A técnica também inclui trabalhos de casa, que neste caso envolverão o desempenho do papel fixo em situações de trabalho ou acadêmicas (fora da terapia).

No estágio final da técnica do papel fixo, paciente e terapeuta fazem uma avaliação dos resultados , e é o paciente quem decide se deve ou não manter algumas das características representadas.

Além disso, nesta última fase, uma carta de despedida geralmente é escrita para o caráter da função fixa. Essa estratégia permite preparar o fechamento da intervenção terapêutica

Características da técnica

Nas sessões de terapia, o paciente deve implementar o novo papel (além da lição de casa).

Por outro lado, uma maneira pela qual o terapeuta pode modelar o novo papel no paciente e que este último pode ver uma situação específica da perspectiva de outro é usar a inversão de papéis , com a qual o terapeuta e O paciente é revertido. Assim, o paciente representa o papel do terapeuta e vice-versa; Isso permite que o paciente explore a realidade de outro ponto de vista. Atitudes de exploração e experimentação facilitarão as mudanças.

O objetivo da técnica de papel fixo é que o paciente ensaie na prática como seria viver sem o problema que ele tem (também chamado de dilema), com a segurança e a tranqüilidade de que não será solicitado que o elimine. Dessa forma, se você sentir a mudança muito ameaçadora, poderá voltar à sua maneira usual de funcionar.

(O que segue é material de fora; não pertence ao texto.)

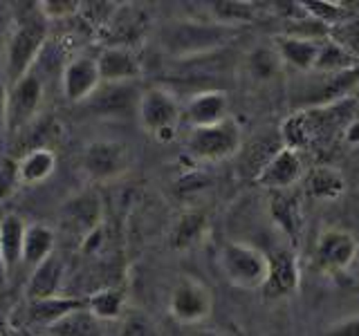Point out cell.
Segmentation results:
<instances>
[{"label": "cell", "instance_id": "obj_22", "mask_svg": "<svg viewBox=\"0 0 359 336\" xmlns=\"http://www.w3.org/2000/svg\"><path fill=\"white\" fill-rule=\"evenodd\" d=\"M146 27V14L137 7H117L115 16L104 29L110 36H115L112 48H130L137 41Z\"/></svg>", "mask_w": 359, "mask_h": 336}, {"label": "cell", "instance_id": "obj_37", "mask_svg": "<svg viewBox=\"0 0 359 336\" xmlns=\"http://www.w3.org/2000/svg\"><path fill=\"white\" fill-rule=\"evenodd\" d=\"M344 137L348 144H359V119H353L344 130Z\"/></svg>", "mask_w": 359, "mask_h": 336}, {"label": "cell", "instance_id": "obj_33", "mask_svg": "<svg viewBox=\"0 0 359 336\" xmlns=\"http://www.w3.org/2000/svg\"><path fill=\"white\" fill-rule=\"evenodd\" d=\"M36 7H39V14L45 20L72 18V16H79V11H81V3H74V0H43Z\"/></svg>", "mask_w": 359, "mask_h": 336}, {"label": "cell", "instance_id": "obj_12", "mask_svg": "<svg viewBox=\"0 0 359 336\" xmlns=\"http://www.w3.org/2000/svg\"><path fill=\"white\" fill-rule=\"evenodd\" d=\"M104 83L99 74V65H97V56H76L70 63L63 67V76H61V85H63V94L70 104H86V101L93 97L99 85Z\"/></svg>", "mask_w": 359, "mask_h": 336}, {"label": "cell", "instance_id": "obj_30", "mask_svg": "<svg viewBox=\"0 0 359 336\" xmlns=\"http://www.w3.org/2000/svg\"><path fill=\"white\" fill-rule=\"evenodd\" d=\"M303 5V11H306V16L314 22H319L321 27L325 29H332L337 27L339 22H344L346 18H351L355 14L353 7H348L344 3H325V0H314V3H301Z\"/></svg>", "mask_w": 359, "mask_h": 336}, {"label": "cell", "instance_id": "obj_9", "mask_svg": "<svg viewBox=\"0 0 359 336\" xmlns=\"http://www.w3.org/2000/svg\"><path fill=\"white\" fill-rule=\"evenodd\" d=\"M306 177V168L301 162V153L278 146L267 164L258 171L254 182L267 190H290Z\"/></svg>", "mask_w": 359, "mask_h": 336}, {"label": "cell", "instance_id": "obj_16", "mask_svg": "<svg viewBox=\"0 0 359 336\" xmlns=\"http://www.w3.org/2000/svg\"><path fill=\"white\" fill-rule=\"evenodd\" d=\"M86 307V298L76 296H54L45 300H27L20 312V323L27 328H43L50 330L54 323L65 318L67 314Z\"/></svg>", "mask_w": 359, "mask_h": 336}, {"label": "cell", "instance_id": "obj_2", "mask_svg": "<svg viewBox=\"0 0 359 336\" xmlns=\"http://www.w3.org/2000/svg\"><path fill=\"white\" fill-rule=\"evenodd\" d=\"M218 267L233 287L247 291L263 289L269 272V255L250 242L227 240L218 251Z\"/></svg>", "mask_w": 359, "mask_h": 336}, {"label": "cell", "instance_id": "obj_19", "mask_svg": "<svg viewBox=\"0 0 359 336\" xmlns=\"http://www.w3.org/2000/svg\"><path fill=\"white\" fill-rule=\"evenodd\" d=\"M140 94L130 83H101L97 92L86 101V106L97 115H123L133 106L137 110Z\"/></svg>", "mask_w": 359, "mask_h": 336}, {"label": "cell", "instance_id": "obj_28", "mask_svg": "<svg viewBox=\"0 0 359 336\" xmlns=\"http://www.w3.org/2000/svg\"><path fill=\"white\" fill-rule=\"evenodd\" d=\"M86 307L95 314V316L104 323V321H117L121 318L123 309H126V296H123L121 289H97L90 296H86Z\"/></svg>", "mask_w": 359, "mask_h": 336}, {"label": "cell", "instance_id": "obj_36", "mask_svg": "<svg viewBox=\"0 0 359 336\" xmlns=\"http://www.w3.org/2000/svg\"><path fill=\"white\" fill-rule=\"evenodd\" d=\"M323 336H359V316H348L332 323Z\"/></svg>", "mask_w": 359, "mask_h": 336}, {"label": "cell", "instance_id": "obj_4", "mask_svg": "<svg viewBox=\"0 0 359 336\" xmlns=\"http://www.w3.org/2000/svg\"><path fill=\"white\" fill-rule=\"evenodd\" d=\"M137 117L142 128L157 141L171 144L177 137V126L182 121V106L166 88H149L140 94Z\"/></svg>", "mask_w": 359, "mask_h": 336}, {"label": "cell", "instance_id": "obj_21", "mask_svg": "<svg viewBox=\"0 0 359 336\" xmlns=\"http://www.w3.org/2000/svg\"><path fill=\"white\" fill-rule=\"evenodd\" d=\"M27 224L18 216H5L0 220V265L5 274H11L22 265V244H25Z\"/></svg>", "mask_w": 359, "mask_h": 336}, {"label": "cell", "instance_id": "obj_38", "mask_svg": "<svg viewBox=\"0 0 359 336\" xmlns=\"http://www.w3.org/2000/svg\"><path fill=\"white\" fill-rule=\"evenodd\" d=\"M7 132V90L0 94V139Z\"/></svg>", "mask_w": 359, "mask_h": 336}, {"label": "cell", "instance_id": "obj_13", "mask_svg": "<svg viewBox=\"0 0 359 336\" xmlns=\"http://www.w3.org/2000/svg\"><path fill=\"white\" fill-rule=\"evenodd\" d=\"M229 97L222 90H202L189 97L182 108V121L189 128H205L229 119Z\"/></svg>", "mask_w": 359, "mask_h": 336}, {"label": "cell", "instance_id": "obj_39", "mask_svg": "<svg viewBox=\"0 0 359 336\" xmlns=\"http://www.w3.org/2000/svg\"><path fill=\"white\" fill-rule=\"evenodd\" d=\"M187 336H227V334H222V332H216V330H209V328H191V332Z\"/></svg>", "mask_w": 359, "mask_h": 336}, {"label": "cell", "instance_id": "obj_27", "mask_svg": "<svg viewBox=\"0 0 359 336\" xmlns=\"http://www.w3.org/2000/svg\"><path fill=\"white\" fill-rule=\"evenodd\" d=\"M280 67H283V63H280L274 45H258V48H254L245 59V72L250 74L256 83L274 81L276 74L280 72Z\"/></svg>", "mask_w": 359, "mask_h": 336}, {"label": "cell", "instance_id": "obj_34", "mask_svg": "<svg viewBox=\"0 0 359 336\" xmlns=\"http://www.w3.org/2000/svg\"><path fill=\"white\" fill-rule=\"evenodd\" d=\"M18 184V162L0 155V200H7Z\"/></svg>", "mask_w": 359, "mask_h": 336}, {"label": "cell", "instance_id": "obj_23", "mask_svg": "<svg viewBox=\"0 0 359 336\" xmlns=\"http://www.w3.org/2000/svg\"><path fill=\"white\" fill-rule=\"evenodd\" d=\"M207 227H209V220L205 213L187 211L173 224L171 235H168V244H171V249H175V251H187L205 238Z\"/></svg>", "mask_w": 359, "mask_h": 336}, {"label": "cell", "instance_id": "obj_41", "mask_svg": "<svg viewBox=\"0 0 359 336\" xmlns=\"http://www.w3.org/2000/svg\"><path fill=\"white\" fill-rule=\"evenodd\" d=\"M233 336H243V334H241V332H236V334H233Z\"/></svg>", "mask_w": 359, "mask_h": 336}, {"label": "cell", "instance_id": "obj_3", "mask_svg": "<svg viewBox=\"0 0 359 336\" xmlns=\"http://www.w3.org/2000/svg\"><path fill=\"white\" fill-rule=\"evenodd\" d=\"M241 144H243L241 126L236 123L233 117H229L216 123V126L191 128L187 134L184 148L191 160L202 164H218L238 153Z\"/></svg>", "mask_w": 359, "mask_h": 336}, {"label": "cell", "instance_id": "obj_24", "mask_svg": "<svg viewBox=\"0 0 359 336\" xmlns=\"http://www.w3.org/2000/svg\"><path fill=\"white\" fill-rule=\"evenodd\" d=\"M54 244H56V235L54 231L48 227V224H27V231H25V244H22V265H29L32 269L39 267L43 260L54 251Z\"/></svg>", "mask_w": 359, "mask_h": 336}, {"label": "cell", "instance_id": "obj_29", "mask_svg": "<svg viewBox=\"0 0 359 336\" xmlns=\"http://www.w3.org/2000/svg\"><path fill=\"white\" fill-rule=\"evenodd\" d=\"M359 65L351 54H348L339 43H334L330 36L321 38L319 43V59L314 65L312 74H334V72H344L348 67Z\"/></svg>", "mask_w": 359, "mask_h": 336}, {"label": "cell", "instance_id": "obj_10", "mask_svg": "<svg viewBox=\"0 0 359 336\" xmlns=\"http://www.w3.org/2000/svg\"><path fill=\"white\" fill-rule=\"evenodd\" d=\"M301 287V265L294 249H276L269 253V272L263 285L267 300H283L294 296Z\"/></svg>", "mask_w": 359, "mask_h": 336}, {"label": "cell", "instance_id": "obj_32", "mask_svg": "<svg viewBox=\"0 0 359 336\" xmlns=\"http://www.w3.org/2000/svg\"><path fill=\"white\" fill-rule=\"evenodd\" d=\"M328 36L334 43H339L341 48L359 63V14H357V11L351 18H346L344 22H339L337 27L328 29Z\"/></svg>", "mask_w": 359, "mask_h": 336}, {"label": "cell", "instance_id": "obj_7", "mask_svg": "<svg viewBox=\"0 0 359 336\" xmlns=\"http://www.w3.org/2000/svg\"><path fill=\"white\" fill-rule=\"evenodd\" d=\"M357 253H359V244L355 240V235L341 227H330L321 231V235L317 238L312 265L317 272L334 276L346 272L355 262Z\"/></svg>", "mask_w": 359, "mask_h": 336}, {"label": "cell", "instance_id": "obj_31", "mask_svg": "<svg viewBox=\"0 0 359 336\" xmlns=\"http://www.w3.org/2000/svg\"><path fill=\"white\" fill-rule=\"evenodd\" d=\"M211 18L220 22L222 27L229 25H245L261 16V7L252 3H213L209 5Z\"/></svg>", "mask_w": 359, "mask_h": 336}, {"label": "cell", "instance_id": "obj_15", "mask_svg": "<svg viewBox=\"0 0 359 336\" xmlns=\"http://www.w3.org/2000/svg\"><path fill=\"white\" fill-rule=\"evenodd\" d=\"M267 211H269L272 222L278 227V231H283V235H287L292 244H299L301 235H303V227H306V220H303L301 197L294 193V188L269 190Z\"/></svg>", "mask_w": 359, "mask_h": 336}, {"label": "cell", "instance_id": "obj_17", "mask_svg": "<svg viewBox=\"0 0 359 336\" xmlns=\"http://www.w3.org/2000/svg\"><path fill=\"white\" fill-rule=\"evenodd\" d=\"M65 280V262L59 253H52L48 260H43L39 267L32 269L29 280L25 285V298L27 300H45L61 296Z\"/></svg>", "mask_w": 359, "mask_h": 336}, {"label": "cell", "instance_id": "obj_40", "mask_svg": "<svg viewBox=\"0 0 359 336\" xmlns=\"http://www.w3.org/2000/svg\"><path fill=\"white\" fill-rule=\"evenodd\" d=\"M11 328H14V323L7 316H0V336H9L11 334Z\"/></svg>", "mask_w": 359, "mask_h": 336}, {"label": "cell", "instance_id": "obj_1", "mask_svg": "<svg viewBox=\"0 0 359 336\" xmlns=\"http://www.w3.org/2000/svg\"><path fill=\"white\" fill-rule=\"evenodd\" d=\"M45 43H48V20L39 14L36 7V14L22 18L7 41V52H5L7 88L32 74V67L39 61Z\"/></svg>", "mask_w": 359, "mask_h": 336}, {"label": "cell", "instance_id": "obj_11", "mask_svg": "<svg viewBox=\"0 0 359 336\" xmlns=\"http://www.w3.org/2000/svg\"><path fill=\"white\" fill-rule=\"evenodd\" d=\"M61 218L65 227L79 233V238L83 242L90 233H95L104 224V202H101L97 190H81L61 206Z\"/></svg>", "mask_w": 359, "mask_h": 336}, {"label": "cell", "instance_id": "obj_20", "mask_svg": "<svg viewBox=\"0 0 359 336\" xmlns=\"http://www.w3.org/2000/svg\"><path fill=\"white\" fill-rule=\"evenodd\" d=\"M306 193L317 202H334L346 193V175L332 164H317L303 177Z\"/></svg>", "mask_w": 359, "mask_h": 336}, {"label": "cell", "instance_id": "obj_5", "mask_svg": "<svg viewBox=\"0 0 359 336\" xmlns=\"http://www.w3.org/2000/svg\"><path fill=\"white\" fill-rule=\"evenodd\" d=\"M133 166L128 144L117 139L90 141L81 153V171L93 182H115Z\"/></svg>", "mask_w": 359, "mask_h": 336}, {"label": "cell", "instance_id": "obj_25", "mask_svg": "<svg viewBox=\"0 0 359 336\" xmlns=\"http://www.w3.org/2000/svg\"><path fill=\"white\" fill-rule=\"evenodd\" d=\"M56 171V155L50 148H32L20 157L18 179L20 184H41Z\"/></svg>", "mask_w": 359, "mask_h": 336}, {"label": "cell", "instance_id": "obj_6", "mask_svg": "<svg viewBox=\"0 0 359 336\" xmlns=\"http://www.w3.org/2000/svg\"><path fill=\"white\" fill-rule=\"evenodd\" d=\"M213 312L211 289L194 276H182L173 285L168 296V314L180 325L198 328L205 323Z\"/></svg>", "mask_w": 359, "mask_h": 336}, {"label": "cell", "instance_id": "obj_8", "mask_svg": "<svg viewBox=\"0 0 359 336\" xmlns=\"http://www.w3.org/2000/svg\"><path fill=\"white\" fill-rule=\"evenodd\" d=\"M43 104V81L36 74H27L18 83L7 88V132H20L36 119Z\"/></svg>", "mask_w": 359, "mask_h": 336}, {"label": "cell", "instance_id": "obj_14", "mask_svg": "<svg viewBox=\"0 0 359 336\" xmlns=\"http://www.w3.org/2000/svg\"><path fill=\"white\" fill-rule=\"evenodd\" d=\"M319 43L321 38H310L303 34H278L274 36L272 45L278 54L283 67H292L299 74H312L314 65L319 59Z\"/></svg>", "mask_w": 359, "mask_h": 336}, {"label": "cell", "instance_id": "obj_35", "mask_svg": "<svg viewBox=\"0 0 359 336\" xmlns=\"http://www.w3.org/2000/svg\"><path fill=\"white\" fill-rule=\"evenodd\" d=\"M121 336H157L155 325L142 316V314H130V316L123 321Z\"/></svg>", "mask_w": 359, "mask_h": 336}, {"label": "cell", "instance_id": "obj_26", "mask_svg": "<svg viewBox=\"0 0 359 336\" xmlns=\"http://www.w3.org/2000/svg\"><path fill=\"white\" fill-rule=\"evenodd\" d=\"M45 336H104V328L95 314L83 307L54 323L50 330H45Z\"/></svg>", "mask_w": 359, "mask_h": 336}, {"label": "cell", "instance_id": "obj_18", "mask_svg": "<svg viewBox=\"0 0 359 336\" xmlns=\"http://www.w3.org/2000/svg\"><path fill=\"white\" fill-rule=\"evenodd\" d=\"M99 74L104 83H130L142 74V63L130 48H108L97 56Z\"/></svg>", "mask_w": 359, "mask_h": 336}]
</instances>
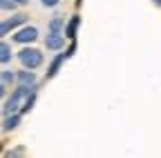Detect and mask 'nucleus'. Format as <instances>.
<instances>
[{
    "mask_svg": "<svg viewBox=\"0 0 161 158\" xmlns=\"http://www.w3.org/2000/svg\"><path fill=\"white\" fill-rule=\"evenodd\" d=\"M27 23V16L25 13H14L9 18H5L3 25H0V36H9V31H16L18 27H23Z\"/></svg>",
    "mask_w": 161,
    "mask_h": 158,
    "instance_id": "3",
    "label": "nucleus"
},
{
    "mask_svg": "<svg viewBox=\"0 0 161 158\" xmlns=\"http://www.w3.org/2000/svg\"><path fill=\"white\" fill-rule=\"evenodd\" d=\"M34 103H36V91H31V94H29V96L25 98V103H23V107H20V114H27V111H31Z\"/></svg>",
    "mask_w": 161,
    "mask_h": 158,
    "instance_id": "12",
    "label": "nucleus"
},
{
    "mask_svg": "<svg viewBox=\"0 0 161 158\" xmlns=\"http://www.w3.org/2000/svg\"><path fill=\"white\" fill-rule=\"evenodd\" d=\"M40 5H43L45 9H54V7L60 5V0H40Z\"/></svg>",
    "mask_w": 161,
    "mask_h": 158,
    "instance_id": "14",
    "label": "nucleus"
},
{
    "mask_svg": "<svg viewBox=\"0 0 161 158\" xmlns=\"http://www.w3.org/2000/svg\"><path fill=\"white\" fill-rule=\"evenodd\" d=\"M14 43H20V45H27V43H34L36 38H38V29L31 27V25H25V27H20L14 31Z\"/></svg>",
    "mask_w": 161,
    "mask_h": 158,
    "instance_id": "4",
    "label": "nucleus"
},
{
    "mask_svg": "<svg viewBox=\"0 0 161 158\" xmlns=\"http://www.w3.org/2000/svg\"><path fill=\"white\" fill-rule=\"evenodd\" d=\"M78 25H80V16L74 13L69 20H67V25H65V36H67V40H74V38H76V29H78Z\"/></svg>",
    "mask_w": 161,
    "mask_h": 158,
    "instance_id": "7",
    "label": "nucleus"
},
{
    "mask_svg": "<svg viewBox=\"0 0 161 158\" xmlns=\"http://www.w3.org/2000/svg\"><path fill=\"white\" fill-rule=\"evenodd\" d=\"M65 27V18L63 16H54L52 18V20H49V31H54V33H60V29H63Z\"/></svg>",
    "mask_w": 161,
    "mask_h": 158,
    "instance_id": "10",
    "label": "nucleus"
},
{
    "mask_svg": "<svg viewBox=\"0 0 161 158\" xmlns=\"http://www.w3.org/2000/svg\"><path fill=\"white\" fill-rule=\"evenodd\" d=\"M18 5H29V0H16Z\"/></svg>",
    "mask_w": 161,
    "mask_h": 158,
    "instance_id": "15",
    "label": "nucleus"
},
{
    "mask_svg": "<svg viewBox=\"0 0 161 158\" xmlns=\"http://www.w3.org/2000/svg\"><path fill=\"white\" fill-rule=\"evenodd\" d=\"M0 83L11 87V85H18V74H14L11 69H3L0 71Z\"/></svg>",
    "mask_w": 161,
    "mask_h": 158,
    "instance_id": "9",
    "label": "nucleus"
},
{
    "mask_svg": "<svg viewBox=\"0 0 161 158\" xmlns=\"http://www.w3.org/2000/svg\"><path fill=\"white\" fill-rule=\"evenodd\" d=\"M152 3H154L157 7H161V0H152Z\"/></svg>",
    "mask_w": 161,
    "mask_h": 158,
    "instance_id": "16",
    "label": "nucleus"
},
{
    "mask_svg": "<svg viewBox=\"0 0 161 158\" xmlns=\"http://www.w3.org/2000/svg\"><path fill=\"white\" fill-rule=\"evenodd\" d=\"M9 60H11V47H9V43H0V63L7 65Z\"/></svg>",
    "mask_w": 161,
    "mask_h": 158,
    "instance_id": "11",
    "label": "nucleus"
},
{
    "mask_svg": "<svg viewBox=\"0 0 161 158\" xmlns=\"http://www.w3.org/2000/svg\"><path fill=\"white\" fill-rule=\"evenodd\" d=\"M65 38H67V36H63V33L49 31V36L45 38V47H47L49 51H60V49L65 47Z\"/></svg>",
    "mask_w": 161,
    "mask_h": 158,
    "instance_id": "5",
    "label": "nucleus"
},
{
    "mask_svg": "<svg viewBox=\"0 0 161 158\" xmlns=\"http://www.w3.org/2000/svg\"><path fill=\"white\" fill-rule=\"evenodd\" d=\"M80 5H83V0H76V7H80Z\"/></svg>",
    "mask_w": 161,
    "mask_h": 158,
    "instance_id": "17",
    "label": "nucleus"
},
{
    "mask_svg": "<svg viewBox=\"0 0 161 158\" xmlns=\"http://www.w3.org/2000/svg\"><path fill=\"white\" fill-rule=\"evenodd\" d=\"M20 111H16V114H9V116H5V120H3V131H14L18 125H20Z\"/></svg>",
    "mask_w": 161,
    "mask_h": 158,
    "instance_id": "8",
    "label": "nucleus"
},
{
    "mask_svg": "<svg viewBox=\"0 0 161 158\" xmlns=\"http://www.w3.org/2000/svg\"><path fill=\"white\" fill-rule=\"evenodd\" d=\"M18 60L23 67L27 69H38L40 65H43V54H40V49H34V47H25L18 51Z\"/></svg>",
    "mask_w": 161,
    "mask_h": 158,
    "instance_id": "1",
    "label": "nucleus"
},
{
    "mask_svg": "<svg viewBox=\"0 0 161 158\" xmlns=\"http://www.w3.org/2000/svg\"><path fill=\"white\" fill-rule=\"evenodd\" d=\"M74 51H76V43L72 40V45L65 49V51H60V54H56L54 56V60L49 63V67H47V74H45V78H54L56 74H58V69H60V65H63L67 58H72L74 56Z\"/></svg>",
    "mask_w": 161,
    "mask_h": 158,
    "instance_id": "2",
    "label": "nucleus"
},
{
    "mask_svg": "<svg viewBox=\"0 0 161 158\" xmlns=\"http://www.w3.org/2000/svg\"><path fill=\"white\" fill-rule=\"evenodd\" d=\"M0 7H3L5 11H14L18 7V3H16V0H0Z\"/></svg>",
    "mask_w": 161,
    "mask_h": 158,
    "instance_id": "13",
    "label": "nucleus"
},
{
    "mask_svg": "<svg viewBox=\"0 0 161 158\" xmlns=\"http://www.w3.org/2000/svg\"><path fill=\"white\" fill-rule=\"evenodd\" d=\"M18 74V85H27V87H36V74H34V69H27V67H23L20 71H16Z\"/></svg>",
    "mask_w": 161,
    "mask_h": 158,
    "instance_id": "6",
    "label": "nucleus"
}]
</instances>
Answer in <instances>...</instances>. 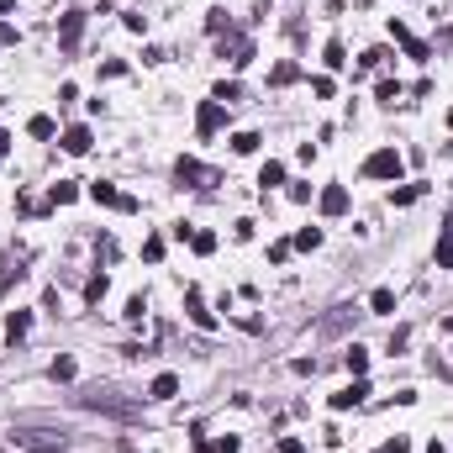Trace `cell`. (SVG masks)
Segmentation results:
<instances>
[{
    "mask_svg": "<svg viewBox=\"0 0 453 453\" xmlns=\"http://www.w3.org/2000/svg\"><path fill=\"white\" fill-rule=\"evenodd\" d=\"M74 401L84 406V411H106V417H121V422H132V417H143V406L137 401H127L121 390H111V385H84Z\"/></svg>",
    "mask_w": 453,
    "mask_h": 453,
    "instance_id": "1",
    "label": "cell"
},
{
    "mask_svg": "<svg viewBox=\"0 0 453 453\" xmlns=\"http://www.w3.org/2000/svg\"><path fill=\"white\" fill-rule=\"evenodd\" d=\"M11 443L26 448V453H63V448H69V432H63V427H37V422H16Z\"/></svg>",
    "mask_w": 453,
    "mask_h": 453,
    "instance_id": "2",
    "label": "cell"
},
{
    "mask_svg": "<svg viewBox=\"0 0 453 453\" xmlns=\"http://www.w3.org/2000/svg\"><path fill=\"white\" fill-rule=\"evenodd\" d=\"M401 169H406V158L395 153V148H380V153L364 158V174L369 179H401Z\"/></svg>",
    "mask_w": 453,
    "mask_h": 453,
    "instance_id": "3",
    "label": "cell"
},
{
    "mask_svg": "<svg viewBox=\"0 0 453 453\" xmlns=\"http://www.w3.org/2000/svg\"><path fill=\"white\" fill-rule=\"evenodd\" d=\"M216 59H227L232 69H248L253 63V43L248 37H222V43H216Z\"/></svg>",
    "mask_w": 453,
    "mask_h": 453,
    "instance_id": "4",
    "label": "cell"
},
{
    "mask_svg": "<svg viewBox=\"0 0 453 453\" xmlns=\"http://www.w3.org/2000/svg\"><path fill=\"white\" fill-rule=\"evenodd\" d=\"M79 37H84V11H69L59 22V48H63V59H74L79 53Z\"/></svg>",
    "mask_w": 453,
    "mask_h": 453,
    "instance_id": "5",
    "label": "cell"
},
{
    "mask_svg": "<svg viewBox=\"0 0 453 453\" xmlns=\"http://www.w3.org/2000/svg\"><path fill=\"white\" fill-rule=\"evenodd\" d=\"M222 121H227V106H222V100H206V106L195 111V132H201V137H216V132H222Z\"/></svg>",
    "mask_w": 453,
    "mask_h": 453,
    "instance_id": "6",
    "label": "cell"
},
{
    "mask_svg": "<svg viewBox=\"0 0 453 453\" xmlns=\"http://www.w3.org/2000/svg\"><path fill=\"white\" fill-rule=\"evenodd\" d=\"M364 401H369V380H353L348 390L332 395V411H353V406H364Z\"/></svg>",
    "mask_w": 453,
    "mask_h": 453,
    "instance_id": "7",
    "label": "cell"
},
{
    "mask_svg": "<svg viewBox=\"0 0 453 453\" xmlns=\"http://www.w3.org/2000/svg\"><path fill=\"white\" fill-rule=\"evenodd\" d=\"M174 174H179V185H190V190H201L206 179H211V169H206V164H195V158H179V164H174Z\"/></svg>",
    "mask_w": 453,
    "mask_h": 453,
    "instance_id": "8",
    "label": "cell"
},
{
    "mask_svg": "<svg viewBox=\"0 0 453 453\" xmlns=\"http://www.w3.org/2000/svg\"><path fill=\"white\" fill-rule=\"evenodd\" d=\"M185 311H190V322H195V327H206V332L216 327V316L206 311V295H201V290H185Z\"/></svg>",
    "mask_w": 453,
    "mask_h": 453,
    "instance_id": "9",
    "label": "cell"
},
{
    "mask_svg": "<svg viewBox=\"0 0 453 453\" xmlns=\"http://www.w3.org/2000/svg\"><path fill=\"white\" fill-rule=\"evenodd\" d=\"M353 316H358L353 306H337L332 316H322V327H316V332H322V337H337V332H348V327H353Z\"/></svg>",
    "mask_w": 453,
    "mask_h": 453,
    "instance_id": "10",
    "label": "cell"
},
{
    "mask_svg": "<svg viewBox=\"0 0 453 453\" xmlns=\"http://www.w3.org/2000/svg\"><path fill=\"white\" fill-rule=\"evenodd\" d=\"M348 211V185H327L322 190V216H343Z\"/></svg>",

Finalmente, pretende-se que o paciente possa reorganizar seu sistema de construção anterior, modificar suas construções pessoais e desenvolver novas, desta vez mais funcionais.

Referências bibliográficas:

  • Cloninger, S. (2002). Teorias da personalidade. México: Pearson Education
  • Senra, J., Feixas, G. e Fernandes, E. (2005). Manual de intervenção em dilemas implicativos. Journal of psychotherapy, 16 (63/64), 179-201.